Figure 3. ATR localizes to centromeres in an Aurora A and CENP-F-dependent manner.

(A) Line scan analysis (top) and representative images (bottom) of centromeric p-Chk1 and ACA in chromosome spreads of RPE1 cells. Mitotic cells were isolated by shake off after 4h of nocodazole treatment. Cells were then mock treated (control) or treated with 2 μM VE-821 (ATRi) for 1 h in the presence of nocodazole. The ATRi washout sample was released from VE-821 for 1 h in the presence of nocodazole. (B) Immunoprecipitates of endogenous ATR and ATRIP from interphase (top) or mitotic (bottom) RPE1 cell extracts. Input = 5%. (C) Line scan analysis (top) and representative images (bottom) of centromeric ATR in chromosome spreads of RPE1 cells.

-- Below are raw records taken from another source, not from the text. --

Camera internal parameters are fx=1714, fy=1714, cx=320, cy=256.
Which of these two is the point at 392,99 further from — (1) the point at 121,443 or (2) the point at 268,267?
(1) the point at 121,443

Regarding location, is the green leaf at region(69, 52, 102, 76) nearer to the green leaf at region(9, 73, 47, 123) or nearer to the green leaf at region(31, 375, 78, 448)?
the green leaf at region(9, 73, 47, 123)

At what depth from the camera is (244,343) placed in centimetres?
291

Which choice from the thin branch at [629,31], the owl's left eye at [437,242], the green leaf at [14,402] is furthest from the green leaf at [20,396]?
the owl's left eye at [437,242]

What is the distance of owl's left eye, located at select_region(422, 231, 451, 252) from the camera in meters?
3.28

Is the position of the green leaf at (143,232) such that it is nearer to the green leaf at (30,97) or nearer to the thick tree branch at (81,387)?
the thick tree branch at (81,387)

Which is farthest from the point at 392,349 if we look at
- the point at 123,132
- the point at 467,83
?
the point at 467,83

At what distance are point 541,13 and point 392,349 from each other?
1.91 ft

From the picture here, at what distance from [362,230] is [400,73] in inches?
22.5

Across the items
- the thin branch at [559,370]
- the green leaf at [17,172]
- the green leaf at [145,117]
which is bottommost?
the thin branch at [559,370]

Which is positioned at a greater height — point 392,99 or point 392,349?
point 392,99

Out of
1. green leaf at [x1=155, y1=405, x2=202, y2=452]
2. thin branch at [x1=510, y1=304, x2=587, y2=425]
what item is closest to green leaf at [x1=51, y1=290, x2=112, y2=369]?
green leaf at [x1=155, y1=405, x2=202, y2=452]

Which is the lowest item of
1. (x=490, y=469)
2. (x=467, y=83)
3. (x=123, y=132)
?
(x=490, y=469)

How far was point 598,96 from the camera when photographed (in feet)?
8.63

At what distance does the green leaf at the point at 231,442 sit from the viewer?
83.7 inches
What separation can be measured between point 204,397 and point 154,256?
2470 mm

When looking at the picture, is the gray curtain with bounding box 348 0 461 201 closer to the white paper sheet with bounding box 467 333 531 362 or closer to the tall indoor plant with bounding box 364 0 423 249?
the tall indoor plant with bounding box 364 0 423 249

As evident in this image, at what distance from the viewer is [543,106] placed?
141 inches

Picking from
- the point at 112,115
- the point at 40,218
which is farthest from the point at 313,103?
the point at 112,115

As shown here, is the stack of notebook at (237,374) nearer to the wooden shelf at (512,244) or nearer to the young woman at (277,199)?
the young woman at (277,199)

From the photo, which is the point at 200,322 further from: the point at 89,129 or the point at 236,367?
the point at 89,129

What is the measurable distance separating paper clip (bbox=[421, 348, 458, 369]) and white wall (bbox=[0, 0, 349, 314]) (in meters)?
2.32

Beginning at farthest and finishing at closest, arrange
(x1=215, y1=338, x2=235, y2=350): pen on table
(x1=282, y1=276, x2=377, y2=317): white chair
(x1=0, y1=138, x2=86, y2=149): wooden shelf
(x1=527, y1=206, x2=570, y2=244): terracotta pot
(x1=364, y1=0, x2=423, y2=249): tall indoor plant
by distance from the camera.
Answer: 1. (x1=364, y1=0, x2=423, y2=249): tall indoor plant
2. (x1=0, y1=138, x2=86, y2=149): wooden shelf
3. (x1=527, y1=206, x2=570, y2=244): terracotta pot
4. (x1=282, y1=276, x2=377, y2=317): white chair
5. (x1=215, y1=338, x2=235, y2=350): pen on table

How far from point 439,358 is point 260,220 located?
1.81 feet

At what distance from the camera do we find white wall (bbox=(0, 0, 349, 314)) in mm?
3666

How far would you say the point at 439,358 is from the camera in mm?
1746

Cells were arrested with nocodazole for 4h and then mock or AurAi treated for 1 h. (D) Line scan analysis of centromeric ATR and ACA in chromosome spreads of RPE1 cells. Cells were treated with control or CENP-F siRNA and arrested with nocodazole for 5 h. (E) CENP-F in the immunoprecipitates of endogenous ATR and ATRIP from mitotic RPE1 cell extracts. Cells were treated with AurAi and Chk1i as indicated. Input = 5%. (F) Line scan analysis (top) and representative images (bottom) of centromeric ATR and ACA in U2OS cells uninfected or infected with CENP-F C630 expressing retrovirus. Scale bar in all panels, 2 μm. Error bars in all panels represent SEM. *P ≤ 0.01, two-tailed t-test. (G) A model in which ATR is recruited to the vicinity of centromeres through an interaction with CENP-F. This interaction is dependent on Aurora A activity and occurs specifically in mitosis.